Array trait causes template argument deduction failure

The following code does not compile with G++ (although I believe it should):
#include <iostream>
template <unsigned N>
struct foo_traits {
typedef const char ArrayArg[N];
typedef int Function (ArrayArg *);
};
template <unsigned N>
int foo (typename foo_traits<N>::Function *ptr) {
return ptr(&"good");
}
int bar (const char (*x)[5]) {
std::cout << *x << "\n";
return 0;
}
int main ()
{
return foo(bar);
}
I checked this with GCC 4.4 through 4.7, and I get a template argument deduction failure. With 4.7.1:
prog.cpp: In function ‘int main()’:
prog.cpp:21:19: error: no matching function for call to ‘foo(int (&)(const char (*)[5]))’

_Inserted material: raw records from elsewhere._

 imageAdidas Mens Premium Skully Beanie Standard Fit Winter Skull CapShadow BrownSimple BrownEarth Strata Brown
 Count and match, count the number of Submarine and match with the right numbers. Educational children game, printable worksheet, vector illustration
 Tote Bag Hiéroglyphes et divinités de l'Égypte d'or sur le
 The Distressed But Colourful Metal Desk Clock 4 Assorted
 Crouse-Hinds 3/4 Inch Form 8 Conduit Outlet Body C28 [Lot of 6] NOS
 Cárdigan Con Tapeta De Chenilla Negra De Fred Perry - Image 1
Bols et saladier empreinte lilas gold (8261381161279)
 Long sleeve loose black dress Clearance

prog.cpp:21:19: note: candidate is:
prog.cpp:10:5: note: template<unsigned int N> int foo(typename foo_traits<N>::Function*)

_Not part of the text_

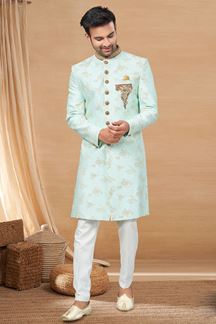 Picture of Outstanding Sea Green and Off-White and Maroon Colored Designer Indo-Western Readymade Sherwani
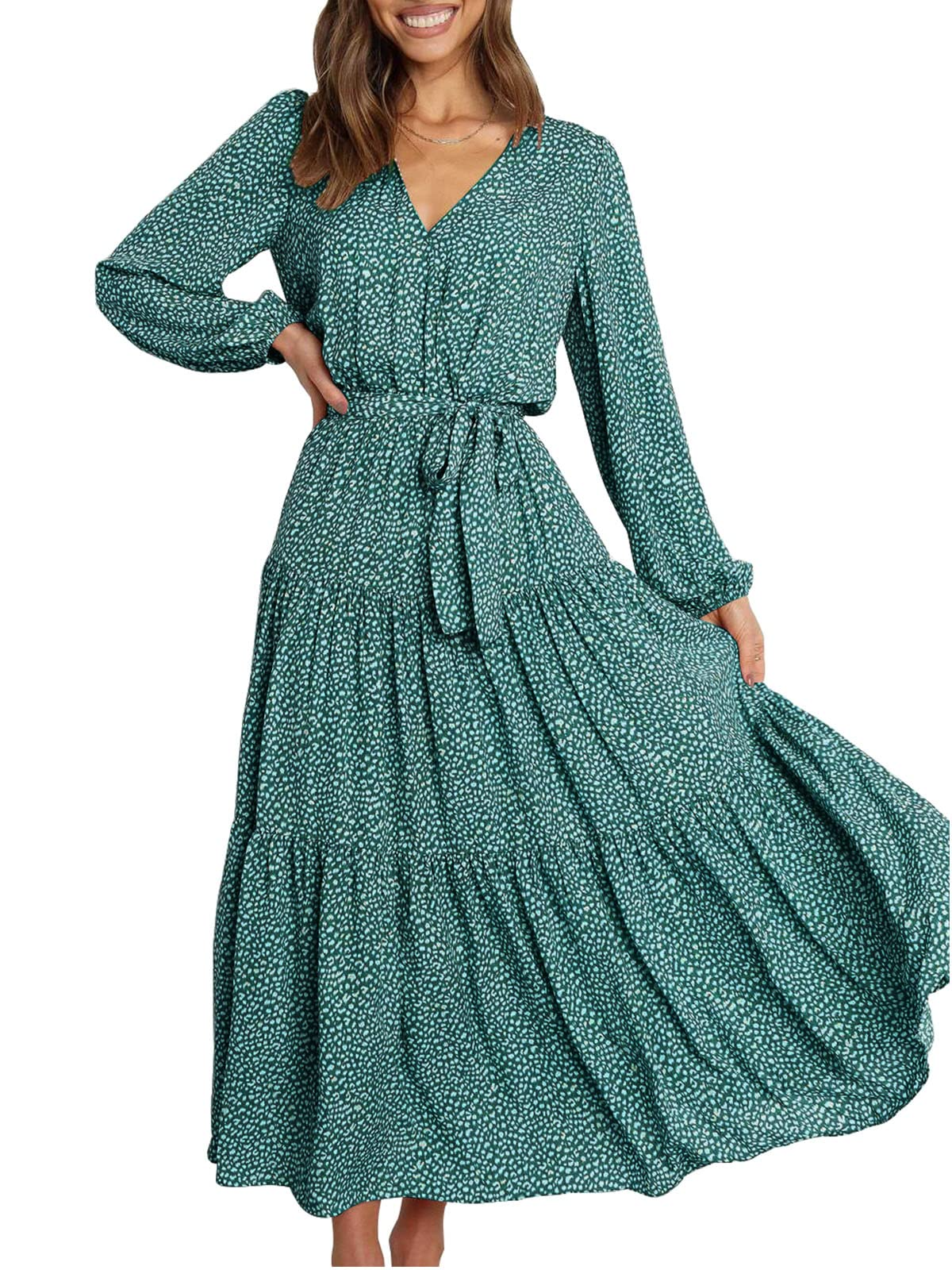 Women's Long Sleeve V Neck Leopard Pleated Layered Maxi Dress Waist Boho Chiffon Flowy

prog.cpp:10:5: note: template argument deduction/substitution failed:
prog.cpp:21:19: note: couldn't deduce template parameter ‘N’

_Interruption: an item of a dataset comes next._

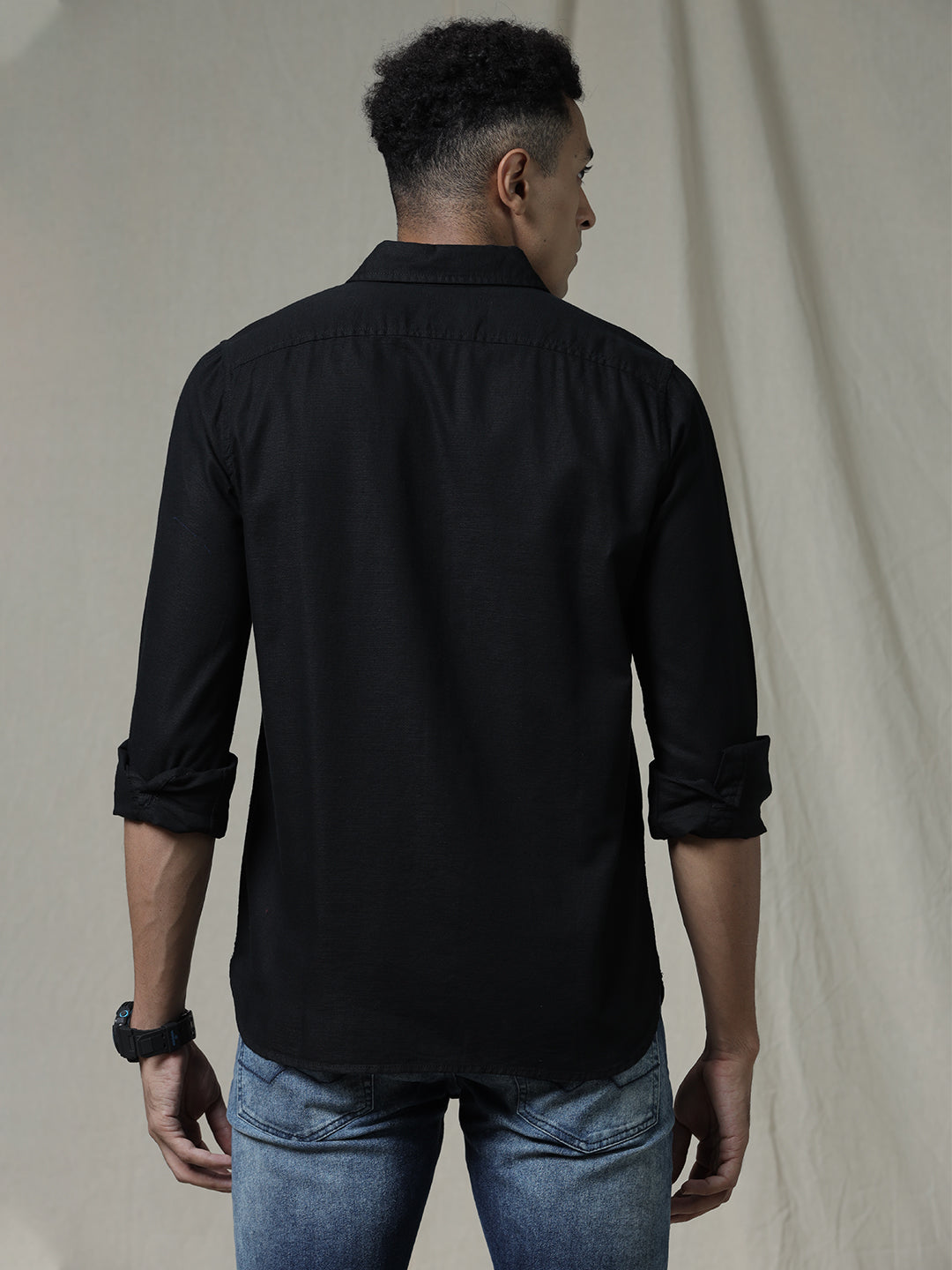 Dark Solid Black Premium Shirt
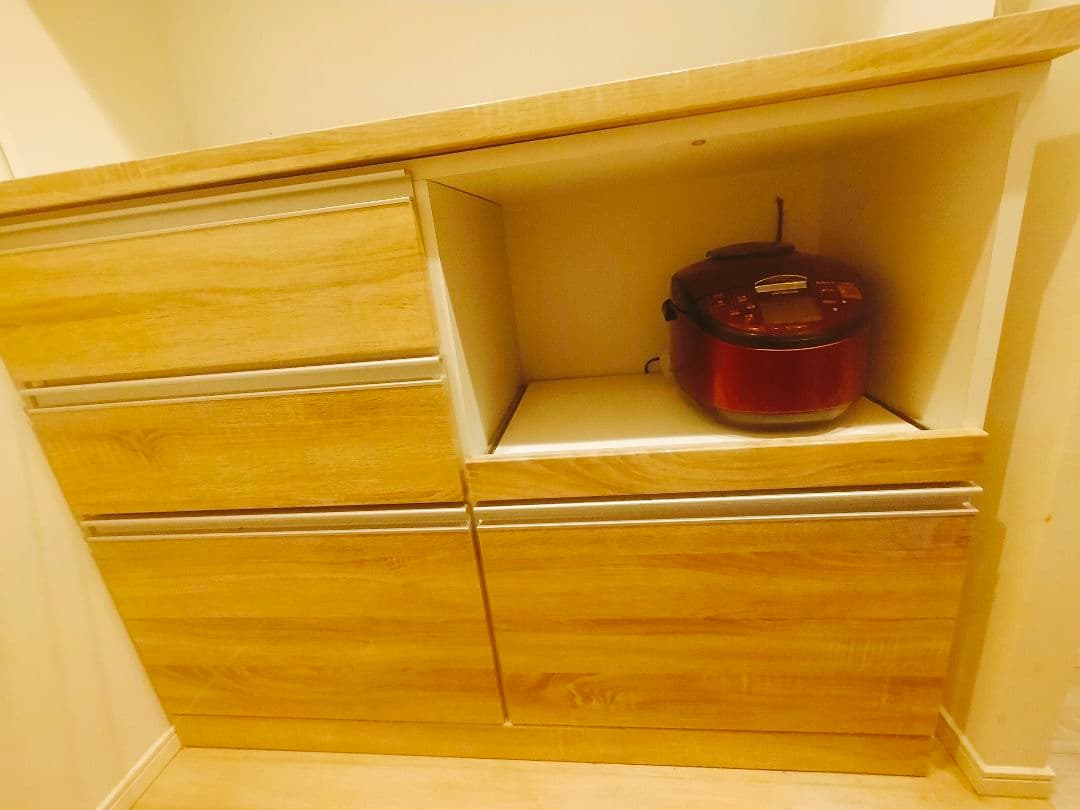 ホワイト木目調 食器棚 大容量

If I use an explicit template argument (i.e., foo<5>(bar)), it compiles fine. If I use a version of the code without the typedefs, it compiles fine:
#include <iostream>
template <unsigned N>
int fixfoo (int (*ptr) (const char (*)[N])) {
return ptr(&"good");
}
int bar (const char (*x)[5]) {
std::cout << *x << "\n";
return 0;
}
int main ()
{
return fixfoo(bar);
}
Is the failing code supposed to compile (i.e., did I make a silly mistake)?
int foo(typename foo_traits<N>::Function *ptr);
The signature makes it a non-deductible context, so you must include the template arguments so that the value N is known and so consequentially the type of the pointer ptr be known as well.
Your second example compiles because the type of the signature through bar can be deduced.